И когда шаги, неспокойные и как бы прячущиеся, затихли довольно близко от них, он спросил четко и медленно:
— Кто идет?
— Свои, свои, — ответил знакомый голос. — Не стреляйте, голубчики, свои. Пароль вот вам… иду, значит…
Две фигурки показались на холмике. Плачущий голос ефрейтора Баньки говорил:
— В первом месте по-человечески встретили… Проверяли мы дозоры эти проклятые, прямо звери, а не люди там сидят. В одном завопили — стой, стрелять будем, в другом, не спрашивая, прямо бабахнули, человека у нас испортили, Крылов человек-то зовется, из запасных он. Грудь ему прострелили, вот какое беспокойство случилось.
Он присел, жалобно вздыхая, попросил покурить и передал приказ ротного командира: смотреть строго, не курить.

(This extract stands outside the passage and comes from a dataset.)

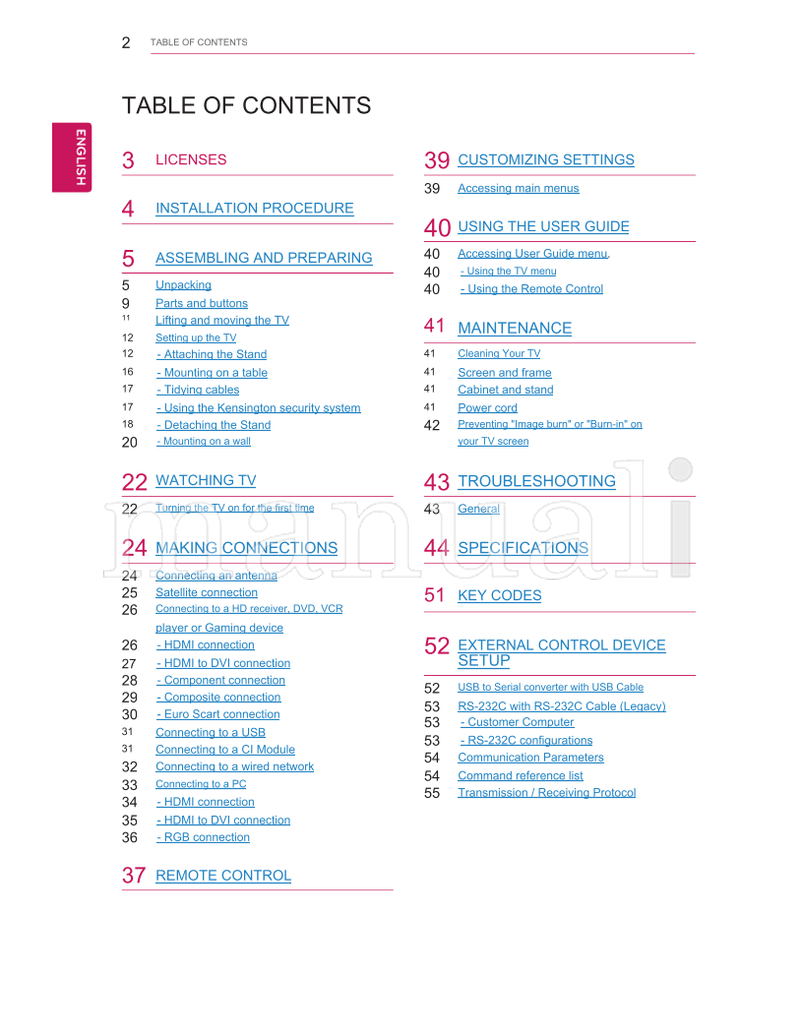 LG 22MA33D 22MA33V 24MN33D 24MN33V 26MA33D 26MA33V 29MN33D (62 pages) TV Operating Manual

— Приказ передаешь, а сам куришь, — усмехаясь, сказал Карцев.
— Разволновался я очень, — доверчиво объяснил Банька. — Как же это так, прямо тебе в человеков стрелять? Вот воюй с таким народом.

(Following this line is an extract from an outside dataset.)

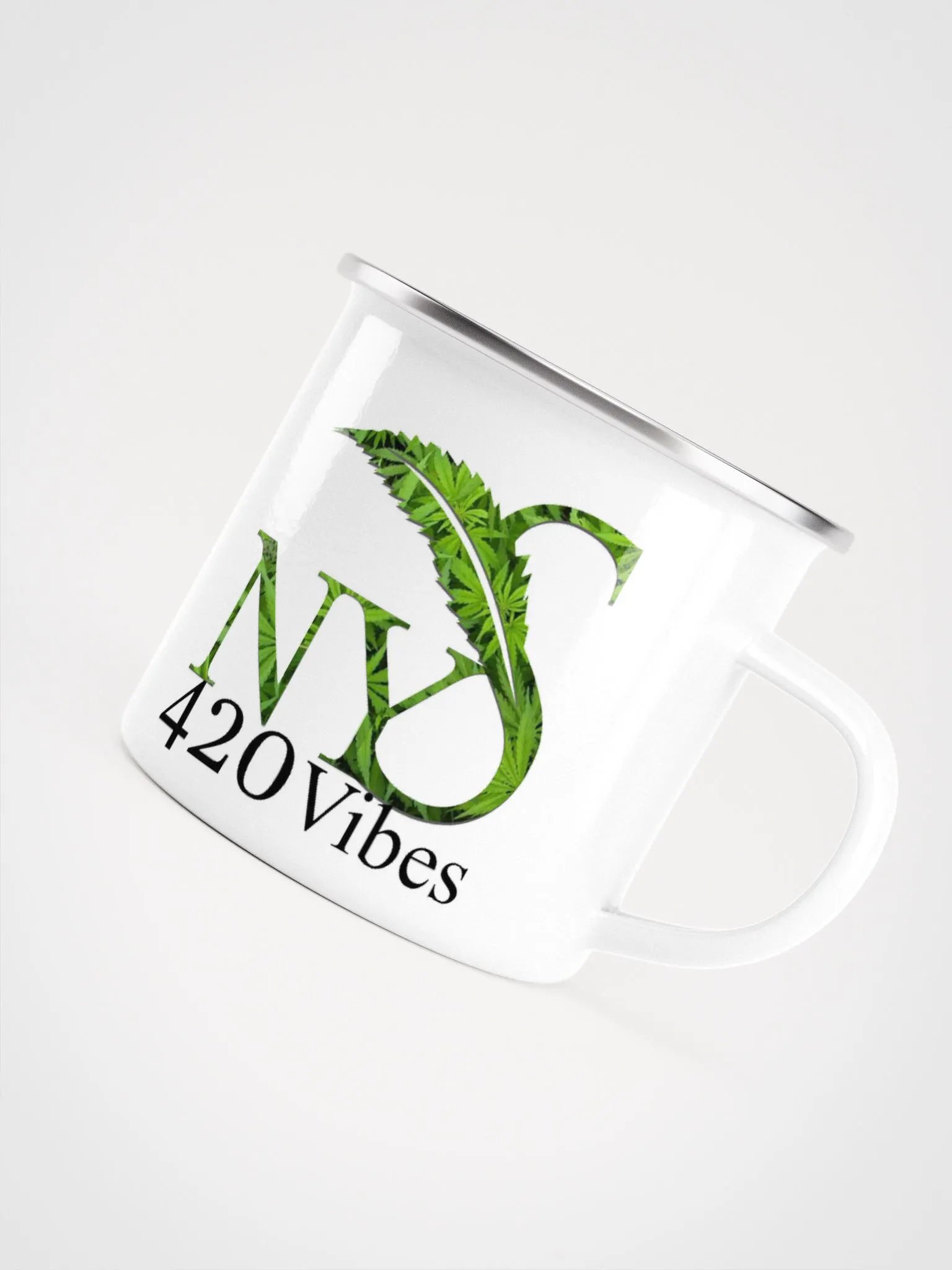 NYS 420 Vibe Leaf Enamel Mug product image (5)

Ночь прошла спокойно. Карцев не заснул. Только перед самым рассветом, сидя на корточках и глядя в неясно проступавшие контуры леса, в пустынное, неживое небо, чувствуя, как холод пробирает его всего, как равнодушно и неуютно лежит вокруг эта страна, он ощутил вдруг большое одиночество и спросил себя — зачем он здесь.
Так иногда человек, заночевавший не у себя дома, проснувшись, не понимает сразу, где он, и с удивлением оглядывается кругом.
3
В поле дымили кухни синим прозрачным дымом. Заведующий хозяйством торговал у крестьян двух коров. Их зарезали тут же, и шкуры были проданы деревенскому кожевнику. Карцев бросился искать Мазурина. Он обрадовался, когда высокая фигура Мазурина, его серые, спокойные глаза возникли перед ним. Он любовно смотрел на Мазурина, все крепче сжимал его широкую руку и невольно спрашивал себя, отчего так сильно тянет его к этому человеку.
— Ну, что, жив? — ласково сказал Мазурин. — Вот куда мы с тобой попали. На самую на войну.
Он ничуть не изменился (как менялись на глазах Карцева другие солдаты), а был все тот же, неторопливый, спокойный, крепкий.
Разговаривая с Мазуриным, Карцев увидел Орлинского. Орлинский бежал к нему, протягивая обе руки. Радость, проявленная им, тронула Карцева. Он подумал, как тяжело, должно быть, Орлинскому идти на войну с Вернером.
— У тебя боевой вид, — улыбаясь, сказал Карцев, — ну, как у вас там Вернер? Не заставлял он вас в вагонах давать ногу?
Орлинский засмеялся.
— В вагонах не заставлял, но как только мы пошли походом, велел подсчитывать ноту, — ответил он. — Он, видно, до смерти будет верен себе.
Карцев жадно всматривался в лицо Мазурина. Он знал, что Мазурин считает войну ненужной для рабочих, помнил тот холодок, который прошел между ними перед самым выступлением полка в поход. Ему неудержимо захотелось говорить с Мазуриным, захотелось опять почувствовать на себе его бодрящее влияние. Он отвечал на вопросы Мазурина, рассказал ему про ночкой случай, и все ждал, что его спросят о главном, о его отношений к войне. Но Мазурин так просто и с таким интересом расспрашивал о походе, о полевой ночевке, о ранении солдата в дозоре, что видно было, как это занимает его и что ни о чем другом он сейчас не думает.
— А как Черницкий? — весело спросил он и засмеялся. — Ведь он парень горячий, один всех немцев побьет.
К ним подошло несколько солдат, разговор стал общим, рассказывали о том, как доехали, как пили водку и играли в карты. Молодой солдат с выпущенной из-под фуражки лихим вихром, хвастаясь, рассказал, как ночевал в деревне. В избе были одни бабы.